John Metcalf

Personal information
- Nationality: British (English)
- Born: 25 February 1934 (age 92) Norwich, England
- Height: 179 cm (5 ft 10 in)
- Weight: 73 kg (161 lb)

Sport
- Sport: Track and field
- Event: 400 metres hurdles
- Club: Oxford University AC Achilles Club

= John Metcalf (athlete) =

British hurdler

John Metcalf (born 25 February 1934) is a British hurdler who competed at the 1960 Summer Olympics.

== Biography ==
Metcalf was educated at the Pembroke College, Oxford and won the Oxford University Sports 100 yards and 220 yards title in 1955.

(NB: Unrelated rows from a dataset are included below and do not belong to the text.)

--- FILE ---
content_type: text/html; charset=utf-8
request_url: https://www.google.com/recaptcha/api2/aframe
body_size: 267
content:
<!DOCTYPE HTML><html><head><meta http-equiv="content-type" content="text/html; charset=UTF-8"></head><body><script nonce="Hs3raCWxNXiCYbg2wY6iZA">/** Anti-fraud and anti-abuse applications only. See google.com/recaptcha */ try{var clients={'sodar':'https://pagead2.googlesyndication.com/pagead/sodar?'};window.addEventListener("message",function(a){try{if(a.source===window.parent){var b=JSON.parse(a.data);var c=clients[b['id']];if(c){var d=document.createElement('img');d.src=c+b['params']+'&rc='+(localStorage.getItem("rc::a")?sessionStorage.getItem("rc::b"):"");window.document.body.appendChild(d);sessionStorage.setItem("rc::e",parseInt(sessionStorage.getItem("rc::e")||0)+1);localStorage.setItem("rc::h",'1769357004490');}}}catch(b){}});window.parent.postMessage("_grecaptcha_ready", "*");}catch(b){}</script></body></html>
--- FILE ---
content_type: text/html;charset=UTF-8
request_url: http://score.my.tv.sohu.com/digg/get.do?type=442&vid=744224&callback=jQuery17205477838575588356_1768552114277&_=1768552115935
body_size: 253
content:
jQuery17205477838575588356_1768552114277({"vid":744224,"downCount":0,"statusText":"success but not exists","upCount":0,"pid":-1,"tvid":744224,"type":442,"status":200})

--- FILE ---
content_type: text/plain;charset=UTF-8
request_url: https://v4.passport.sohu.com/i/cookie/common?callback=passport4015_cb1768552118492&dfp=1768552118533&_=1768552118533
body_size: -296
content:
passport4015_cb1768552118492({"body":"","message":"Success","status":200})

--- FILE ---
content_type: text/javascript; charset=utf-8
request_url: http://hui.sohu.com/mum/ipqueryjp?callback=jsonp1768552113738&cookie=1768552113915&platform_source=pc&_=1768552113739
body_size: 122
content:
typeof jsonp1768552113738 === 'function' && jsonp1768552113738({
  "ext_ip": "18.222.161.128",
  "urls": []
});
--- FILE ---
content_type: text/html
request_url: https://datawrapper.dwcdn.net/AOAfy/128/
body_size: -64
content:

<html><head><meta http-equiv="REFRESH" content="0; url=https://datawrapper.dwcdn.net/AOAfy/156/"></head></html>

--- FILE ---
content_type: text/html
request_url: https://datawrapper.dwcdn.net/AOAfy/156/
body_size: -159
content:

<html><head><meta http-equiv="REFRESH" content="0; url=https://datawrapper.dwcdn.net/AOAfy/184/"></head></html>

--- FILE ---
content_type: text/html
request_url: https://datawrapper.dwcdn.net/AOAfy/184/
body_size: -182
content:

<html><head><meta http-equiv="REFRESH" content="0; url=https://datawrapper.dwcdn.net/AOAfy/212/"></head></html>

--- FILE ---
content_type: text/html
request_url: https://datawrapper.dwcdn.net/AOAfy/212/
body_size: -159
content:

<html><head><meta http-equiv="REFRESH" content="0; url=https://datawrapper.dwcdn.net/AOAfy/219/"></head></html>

Metcalf finished third behind Ilie Savel in the 440 yards hurdles event at the 1956 AAA Championships, improved to second place behind Tom Farrell at the 1957 AAA Championships and was third again at the 1958 AAA Championships.

He represented the England athletics team in the 440 yards hurdles at the 1958 British Empire and Commonwealth Games in Cardiff, Wales.

Metcalf once again finished runner-up behind Chris Goudge at the 1959 AAA Championships, but finally won an AAA title by becoming the British 220 yards hurdles champion at the same championships.

At the 1960 Olympic Games in Rome, he represented Great Britain in the men's 400 metres hurdles.